Defense counsel was unable to appear in court on September 13, 2017 and the case was adjourned to October 17, 2017 for the court's decision on the legal sufficiency of the minutes. This period is excluded (CPL §§30.30[4][a], [f]). Upon consent, the matter was adjourned off-calendar to November 3, 2017. This period is excludable (CPL §30.30[b]). On November 3, 2017 the court found the evidence adduced in the grand jury to be sufficient to establish the offenses charged and to sustain the indictment. On that same date the defendant filed the instant motion.
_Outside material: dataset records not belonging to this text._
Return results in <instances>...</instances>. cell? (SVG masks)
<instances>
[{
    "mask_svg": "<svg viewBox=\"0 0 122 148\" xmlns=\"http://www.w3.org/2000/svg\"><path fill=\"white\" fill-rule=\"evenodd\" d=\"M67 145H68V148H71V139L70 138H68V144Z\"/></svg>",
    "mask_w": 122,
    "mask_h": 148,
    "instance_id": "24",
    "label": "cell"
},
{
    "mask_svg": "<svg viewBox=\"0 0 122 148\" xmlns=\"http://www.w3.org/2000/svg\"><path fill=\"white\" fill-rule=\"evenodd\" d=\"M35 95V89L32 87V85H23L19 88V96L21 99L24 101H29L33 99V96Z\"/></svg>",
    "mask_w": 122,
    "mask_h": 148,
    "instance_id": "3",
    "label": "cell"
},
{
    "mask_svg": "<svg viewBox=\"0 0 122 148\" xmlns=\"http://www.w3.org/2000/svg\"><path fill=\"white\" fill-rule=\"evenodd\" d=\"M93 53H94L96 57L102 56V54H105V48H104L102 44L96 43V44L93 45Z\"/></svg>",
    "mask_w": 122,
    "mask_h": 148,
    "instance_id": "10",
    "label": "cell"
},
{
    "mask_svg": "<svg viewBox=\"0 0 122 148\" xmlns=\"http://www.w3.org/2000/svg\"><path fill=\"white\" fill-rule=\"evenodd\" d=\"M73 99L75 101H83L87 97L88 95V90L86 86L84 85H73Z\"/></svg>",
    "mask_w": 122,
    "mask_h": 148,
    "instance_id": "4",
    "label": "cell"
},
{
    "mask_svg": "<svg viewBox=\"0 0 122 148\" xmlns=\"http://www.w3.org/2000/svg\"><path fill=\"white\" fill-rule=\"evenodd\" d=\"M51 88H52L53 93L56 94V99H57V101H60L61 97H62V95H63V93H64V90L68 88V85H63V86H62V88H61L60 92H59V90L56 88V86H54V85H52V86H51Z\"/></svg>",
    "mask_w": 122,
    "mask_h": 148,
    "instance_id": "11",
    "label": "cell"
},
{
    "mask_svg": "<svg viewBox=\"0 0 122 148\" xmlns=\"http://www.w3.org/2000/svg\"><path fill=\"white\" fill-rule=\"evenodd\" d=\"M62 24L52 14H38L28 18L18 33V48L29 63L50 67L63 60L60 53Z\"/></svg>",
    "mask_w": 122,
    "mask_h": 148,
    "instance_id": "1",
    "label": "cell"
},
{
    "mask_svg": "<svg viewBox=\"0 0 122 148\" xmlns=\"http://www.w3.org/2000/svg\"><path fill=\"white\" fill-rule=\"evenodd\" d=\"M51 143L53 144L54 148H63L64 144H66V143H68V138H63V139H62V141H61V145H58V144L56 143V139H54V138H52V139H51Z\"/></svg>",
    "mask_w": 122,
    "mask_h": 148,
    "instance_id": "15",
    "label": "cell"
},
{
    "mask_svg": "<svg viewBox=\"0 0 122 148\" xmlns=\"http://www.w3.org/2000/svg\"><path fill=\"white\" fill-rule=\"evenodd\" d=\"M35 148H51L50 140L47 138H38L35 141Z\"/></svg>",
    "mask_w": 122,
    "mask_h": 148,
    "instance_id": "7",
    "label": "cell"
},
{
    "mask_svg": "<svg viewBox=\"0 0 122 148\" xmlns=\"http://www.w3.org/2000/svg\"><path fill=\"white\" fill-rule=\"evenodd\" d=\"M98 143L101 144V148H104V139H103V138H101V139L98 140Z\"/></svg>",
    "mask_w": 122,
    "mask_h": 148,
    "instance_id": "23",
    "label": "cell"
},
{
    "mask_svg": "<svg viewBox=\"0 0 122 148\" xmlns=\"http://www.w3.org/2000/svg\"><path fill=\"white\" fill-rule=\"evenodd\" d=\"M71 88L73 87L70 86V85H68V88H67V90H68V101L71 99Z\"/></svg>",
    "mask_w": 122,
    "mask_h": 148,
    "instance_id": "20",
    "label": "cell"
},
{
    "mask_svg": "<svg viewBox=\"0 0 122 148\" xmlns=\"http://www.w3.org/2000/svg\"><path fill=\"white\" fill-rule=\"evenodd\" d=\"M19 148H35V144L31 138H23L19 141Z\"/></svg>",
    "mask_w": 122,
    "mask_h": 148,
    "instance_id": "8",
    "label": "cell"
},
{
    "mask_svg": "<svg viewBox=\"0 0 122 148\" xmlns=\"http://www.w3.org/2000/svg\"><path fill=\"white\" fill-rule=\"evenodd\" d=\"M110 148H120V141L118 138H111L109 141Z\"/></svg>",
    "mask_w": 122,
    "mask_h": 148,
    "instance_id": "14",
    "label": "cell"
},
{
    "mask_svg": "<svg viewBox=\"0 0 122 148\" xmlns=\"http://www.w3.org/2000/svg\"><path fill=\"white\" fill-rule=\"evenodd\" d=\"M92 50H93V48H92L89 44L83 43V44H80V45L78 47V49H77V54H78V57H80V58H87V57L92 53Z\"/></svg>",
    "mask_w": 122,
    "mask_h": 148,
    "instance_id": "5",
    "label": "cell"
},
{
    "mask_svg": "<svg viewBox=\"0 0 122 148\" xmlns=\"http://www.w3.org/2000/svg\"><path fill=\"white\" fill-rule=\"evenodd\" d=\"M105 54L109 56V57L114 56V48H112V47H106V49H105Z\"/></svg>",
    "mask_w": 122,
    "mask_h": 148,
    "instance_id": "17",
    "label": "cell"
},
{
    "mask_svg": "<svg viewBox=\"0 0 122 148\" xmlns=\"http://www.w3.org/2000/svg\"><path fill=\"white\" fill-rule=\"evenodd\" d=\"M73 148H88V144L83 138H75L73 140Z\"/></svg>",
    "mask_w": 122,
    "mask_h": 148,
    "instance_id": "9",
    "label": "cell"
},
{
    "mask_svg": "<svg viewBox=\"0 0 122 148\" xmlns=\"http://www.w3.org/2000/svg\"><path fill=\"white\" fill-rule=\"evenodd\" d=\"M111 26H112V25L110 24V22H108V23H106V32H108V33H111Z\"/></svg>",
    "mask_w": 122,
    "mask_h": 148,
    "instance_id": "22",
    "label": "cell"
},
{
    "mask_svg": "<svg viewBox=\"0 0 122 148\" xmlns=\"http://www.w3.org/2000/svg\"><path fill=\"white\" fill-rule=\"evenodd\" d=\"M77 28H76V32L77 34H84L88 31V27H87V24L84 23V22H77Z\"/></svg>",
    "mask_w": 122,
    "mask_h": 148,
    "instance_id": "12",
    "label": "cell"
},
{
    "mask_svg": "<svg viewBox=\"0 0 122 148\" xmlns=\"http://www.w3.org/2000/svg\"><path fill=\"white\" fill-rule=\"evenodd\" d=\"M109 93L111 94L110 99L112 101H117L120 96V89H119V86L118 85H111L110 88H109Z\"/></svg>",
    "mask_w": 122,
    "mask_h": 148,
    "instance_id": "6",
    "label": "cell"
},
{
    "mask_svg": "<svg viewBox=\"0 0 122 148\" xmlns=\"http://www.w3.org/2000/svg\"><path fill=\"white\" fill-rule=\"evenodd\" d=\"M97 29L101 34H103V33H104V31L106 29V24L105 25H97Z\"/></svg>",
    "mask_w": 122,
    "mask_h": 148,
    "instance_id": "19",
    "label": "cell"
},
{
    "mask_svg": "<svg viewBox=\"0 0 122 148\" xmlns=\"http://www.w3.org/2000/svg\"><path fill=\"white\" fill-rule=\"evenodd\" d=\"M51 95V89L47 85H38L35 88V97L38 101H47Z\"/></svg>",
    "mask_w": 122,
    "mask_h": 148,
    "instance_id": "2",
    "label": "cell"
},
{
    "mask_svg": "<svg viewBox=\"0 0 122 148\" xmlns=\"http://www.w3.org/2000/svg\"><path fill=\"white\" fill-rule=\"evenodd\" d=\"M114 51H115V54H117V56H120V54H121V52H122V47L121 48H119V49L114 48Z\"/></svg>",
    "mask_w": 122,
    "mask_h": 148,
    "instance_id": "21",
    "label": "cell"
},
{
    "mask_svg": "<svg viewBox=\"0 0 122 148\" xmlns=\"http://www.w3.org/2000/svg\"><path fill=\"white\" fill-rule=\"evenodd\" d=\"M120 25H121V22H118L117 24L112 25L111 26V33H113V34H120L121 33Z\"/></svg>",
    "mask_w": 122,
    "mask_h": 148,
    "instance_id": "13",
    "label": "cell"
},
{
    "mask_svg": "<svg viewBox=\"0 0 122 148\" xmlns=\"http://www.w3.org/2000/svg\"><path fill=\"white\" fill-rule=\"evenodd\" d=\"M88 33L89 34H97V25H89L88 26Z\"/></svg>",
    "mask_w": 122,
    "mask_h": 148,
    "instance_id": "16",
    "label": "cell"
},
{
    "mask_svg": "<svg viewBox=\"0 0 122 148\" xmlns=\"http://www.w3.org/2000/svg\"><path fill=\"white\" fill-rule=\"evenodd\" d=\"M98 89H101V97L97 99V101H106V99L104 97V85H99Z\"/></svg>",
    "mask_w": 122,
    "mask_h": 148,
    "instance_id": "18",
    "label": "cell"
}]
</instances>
The matter was adjourned to December 6, 2017. The time during which a speedy trial motion is under consideration by the court is excludable (People v Shannon, 143 AD2d 572, 573 [1st Dept 1988], lv. denied, 73 NY2d 860 [1988]; CPL §30.30 [4][a]).

The court finds that the People are chargeable with 111 days in total and have not surpassed the 184-day trial readiness period. Accordingly, the defendant's motion to dismiss [*6]Counts 7 and 10 of Indictment Number 3632/2017 is hereby denied.

This decision shall constitute the order of the court.



E N T E R:

___________/ S /______________

MATTHEW J. D'EMIC, J.S.C. Footnotes

Footnote 1:The October 27, 2016 decision granted the People leave to represent the dismissed counts within forty-five days. Defendant argues that six months had already elapsed at the time of the court's decision, precluding the People from obtaining a valid indictment within the CPL §30.30 time limitation. He alleges that, had the People obtained a superseding indictment within the 45-day period authorized by the court, the otherwise untimely indictment would not be subject to dismissal on speedy trial grounds. This argument is without merit. As the People note, the court lacks statutory authority to constrain the period of time within which the People may resubmit charges to the grand jury after granting leave to represent (People v Gonzalez, 28 Misc 3d 941 [Sup Ct, Bronx County 2010]). However, in the future, where the court grants the People leave to represent sua sponte subject to a time limitation, it would behoove the People to file the proper motion seeking the same if they decide to wait seven months after the expiration of the period of time authorized by the court.

Footnote 2:In her affirmation, the ADA states that the "arraignment clerk was backed up and the indictment was not ready." It is difficult to imagine how, despite the fact that the clerk had not processed the superseding indictment by the adjournment date, the matter was somehow on for defendant's arraignment on the superseding indictment on said date.

Footnote 3:On June 15, 2017, the court adjourned the case to June 26, 2017 because defense counsel was unable to appear. This delay is not chargeable to the People.